Not What I Thought
When Steve Jobs passed away I silently praised him as the founder of Apple. The company that is at the forefront of modern communication technology, the company that brought us the Iphone, a modern marvel of new age technology, the Ipad (as Steve Jobs once quoted “a computer in a book”) and the ever present Ipod, a constant musical companion for most of us. That’s it. However his book tells a different story.
A friend of mine recently bought his biography by Walter Isaacson which is a definite must read. Don’t be daunted by the size, the words are not too small and the montage of pictures in the middle of the book give a welcome break when it all gets a bit too much.

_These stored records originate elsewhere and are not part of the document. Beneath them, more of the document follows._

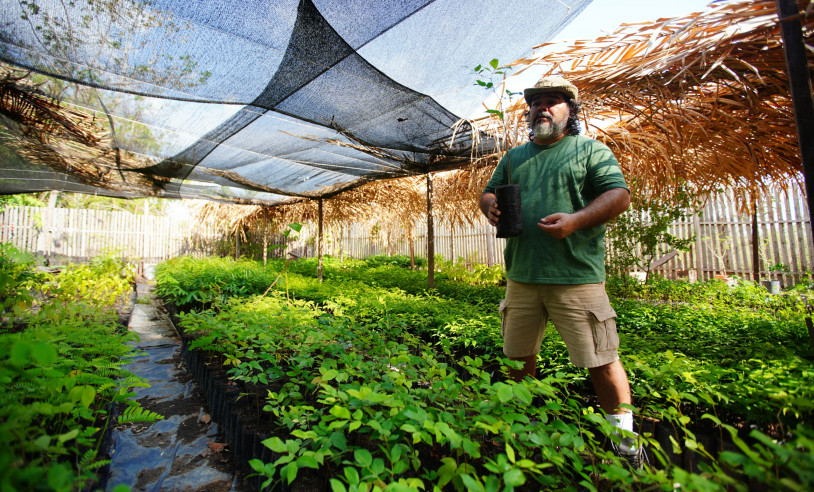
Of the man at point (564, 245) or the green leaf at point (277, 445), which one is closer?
the green leaf at point (277, 445)

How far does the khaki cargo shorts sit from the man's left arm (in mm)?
293

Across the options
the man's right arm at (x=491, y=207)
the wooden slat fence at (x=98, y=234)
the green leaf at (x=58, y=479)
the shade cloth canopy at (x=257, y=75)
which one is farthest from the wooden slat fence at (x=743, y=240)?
the wooden slat fence at (x=98, y=234)

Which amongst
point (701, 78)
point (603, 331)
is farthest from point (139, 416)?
point (701, 78)

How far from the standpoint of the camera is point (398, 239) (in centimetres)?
1391

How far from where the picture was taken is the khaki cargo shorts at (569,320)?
1.59 metres

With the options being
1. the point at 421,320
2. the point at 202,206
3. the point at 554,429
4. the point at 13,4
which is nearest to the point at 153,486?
the point at 554,429

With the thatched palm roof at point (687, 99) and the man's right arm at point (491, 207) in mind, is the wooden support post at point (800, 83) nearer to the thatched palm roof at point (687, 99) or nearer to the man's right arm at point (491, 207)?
the thatched palm roof at point (687, 99)

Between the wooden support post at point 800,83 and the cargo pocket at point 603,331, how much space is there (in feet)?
2.36

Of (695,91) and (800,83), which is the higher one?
(695,91)

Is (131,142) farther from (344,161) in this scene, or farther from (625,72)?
(625,72)

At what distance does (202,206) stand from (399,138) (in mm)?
11667

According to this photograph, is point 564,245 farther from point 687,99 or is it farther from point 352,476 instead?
point 687,99

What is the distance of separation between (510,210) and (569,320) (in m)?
0.57

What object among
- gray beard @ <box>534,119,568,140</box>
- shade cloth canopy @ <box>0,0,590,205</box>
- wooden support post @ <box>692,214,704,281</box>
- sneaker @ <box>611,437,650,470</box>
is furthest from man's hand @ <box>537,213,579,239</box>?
wooden support post @ <box>692,214,704,281</box>
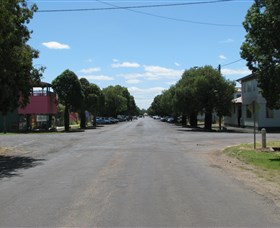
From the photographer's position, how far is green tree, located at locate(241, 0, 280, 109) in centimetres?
1891

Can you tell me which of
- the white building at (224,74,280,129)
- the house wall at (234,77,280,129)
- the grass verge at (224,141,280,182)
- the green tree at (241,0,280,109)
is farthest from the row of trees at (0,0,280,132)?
the house wall at (234,77,280,129)

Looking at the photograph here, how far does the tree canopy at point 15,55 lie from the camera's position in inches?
744

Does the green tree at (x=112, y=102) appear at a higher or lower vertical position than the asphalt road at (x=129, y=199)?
higher

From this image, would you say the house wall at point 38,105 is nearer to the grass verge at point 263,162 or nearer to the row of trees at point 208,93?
the row of trees at point 208,93

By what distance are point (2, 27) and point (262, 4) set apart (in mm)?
11488

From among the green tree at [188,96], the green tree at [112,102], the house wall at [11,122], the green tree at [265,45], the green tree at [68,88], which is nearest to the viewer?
the green tree at [265,45]

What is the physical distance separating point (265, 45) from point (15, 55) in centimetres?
1127

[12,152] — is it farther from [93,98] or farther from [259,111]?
[93,98]

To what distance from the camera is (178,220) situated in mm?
7598

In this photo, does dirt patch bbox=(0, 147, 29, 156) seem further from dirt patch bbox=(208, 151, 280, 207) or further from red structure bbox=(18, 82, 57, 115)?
red structure bbox=(18, 82, 57, 115)

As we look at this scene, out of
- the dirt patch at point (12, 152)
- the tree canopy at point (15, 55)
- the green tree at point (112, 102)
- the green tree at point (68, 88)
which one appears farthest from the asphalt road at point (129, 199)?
the green tree at point (112, 102)

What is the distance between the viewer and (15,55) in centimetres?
1997

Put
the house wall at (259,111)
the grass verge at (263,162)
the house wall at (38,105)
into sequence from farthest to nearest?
the house wall at (38,105)
the house wall at (259,111)
the grass verge at (263,162)

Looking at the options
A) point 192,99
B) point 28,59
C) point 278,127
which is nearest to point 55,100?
point 192,99
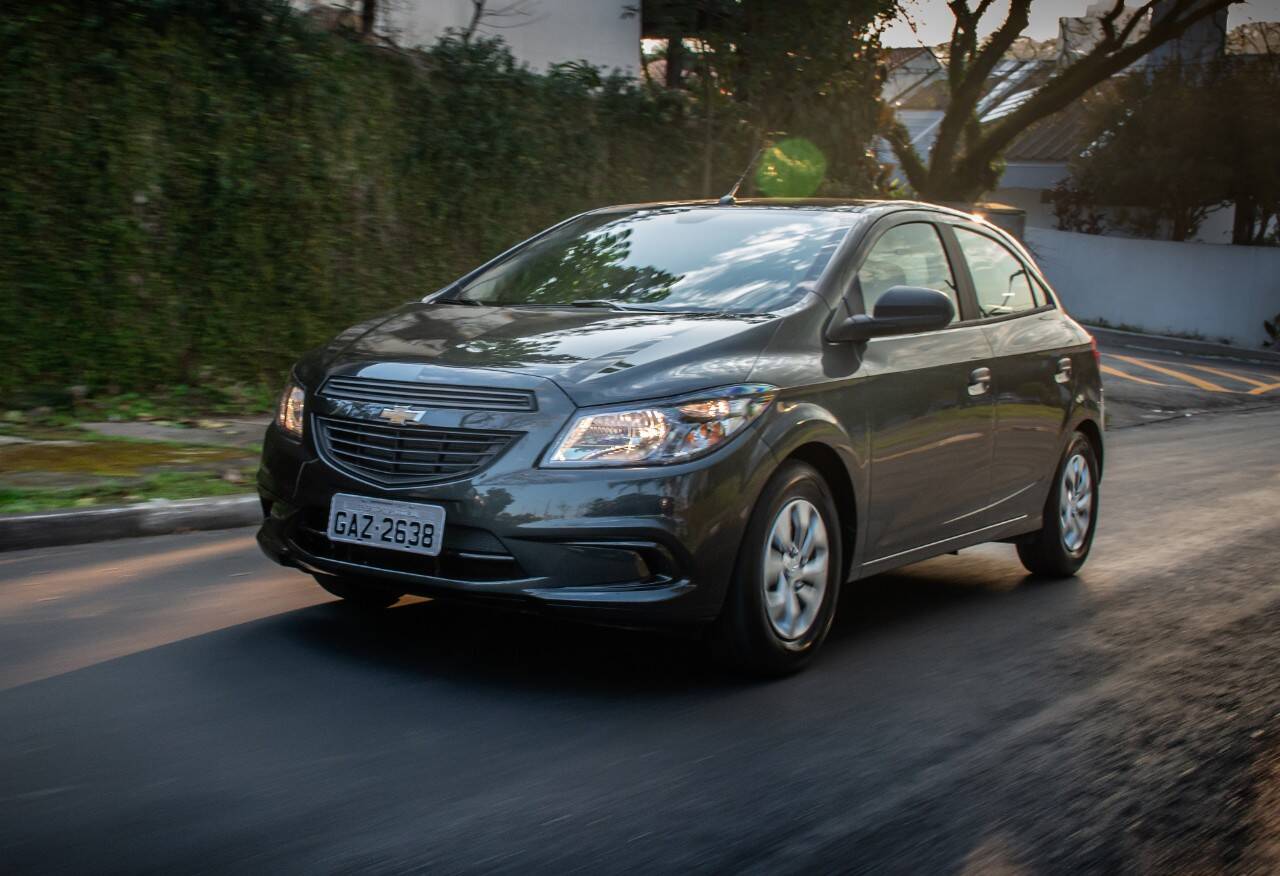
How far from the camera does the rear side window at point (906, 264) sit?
20.1ft

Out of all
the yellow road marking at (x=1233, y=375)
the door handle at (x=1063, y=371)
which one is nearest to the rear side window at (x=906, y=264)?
the door handle at (x=1063, y=371)

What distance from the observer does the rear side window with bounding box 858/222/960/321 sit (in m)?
6.13

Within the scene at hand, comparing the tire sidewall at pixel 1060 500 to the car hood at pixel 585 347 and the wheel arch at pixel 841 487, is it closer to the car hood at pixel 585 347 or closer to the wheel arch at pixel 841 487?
the wheel arch at pixel 841 487

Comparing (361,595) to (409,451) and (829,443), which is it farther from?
(829,443)

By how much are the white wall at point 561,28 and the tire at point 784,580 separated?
35.2 feet

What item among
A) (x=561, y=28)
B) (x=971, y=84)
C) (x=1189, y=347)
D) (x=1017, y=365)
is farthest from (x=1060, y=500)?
(x=1189, y=347)

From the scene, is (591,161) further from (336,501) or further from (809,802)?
(809,802)

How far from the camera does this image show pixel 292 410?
18.3 ft

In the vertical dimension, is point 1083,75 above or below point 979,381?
above

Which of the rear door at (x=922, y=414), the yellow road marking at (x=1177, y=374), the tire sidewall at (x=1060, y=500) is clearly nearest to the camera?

To put it plainly he was terrible to work with. He had NO social skills, had a reality distortion, believed people had to be pushed, cajoled and bullied into things and this brought out their brilliance. In fact it actually pushed most people away. He would not submit and had to be involved everywhere at once. He frequently shot down idea’s one day to loving them the next day. A word he used to describe himself in a speech demonstrating the abilities of a Macintosh was simply mercurial. He had dubious personal hygiene habits and subscribed to the Zen idea’s of minimalism and rising above the conflict.
In spite of all of this he was a visionary. He first had the vision that one day every household in America would have a computer. He wanted a “computer in a book” and wanted computers to be white, with clean lines, a powerful look and amazing capabilities. He didn’t know that much about the actual technology but had the marketing ability to make almost anything sound good and sell. He invested in one of the first companies that started inventing touch screen technology.
He wasn’t just the founder of Apple. He helped make the first animation films helping to form the alliance between Pixar and Disney. He was involved in the hit movie “Toy Story” which recouped its costs in the first week alone. He had dealings with LucasArts as well as NeXt.
He was brilliant and the more I read (I am only half way through) the more I realize that he had more of an effect on the world that most people know.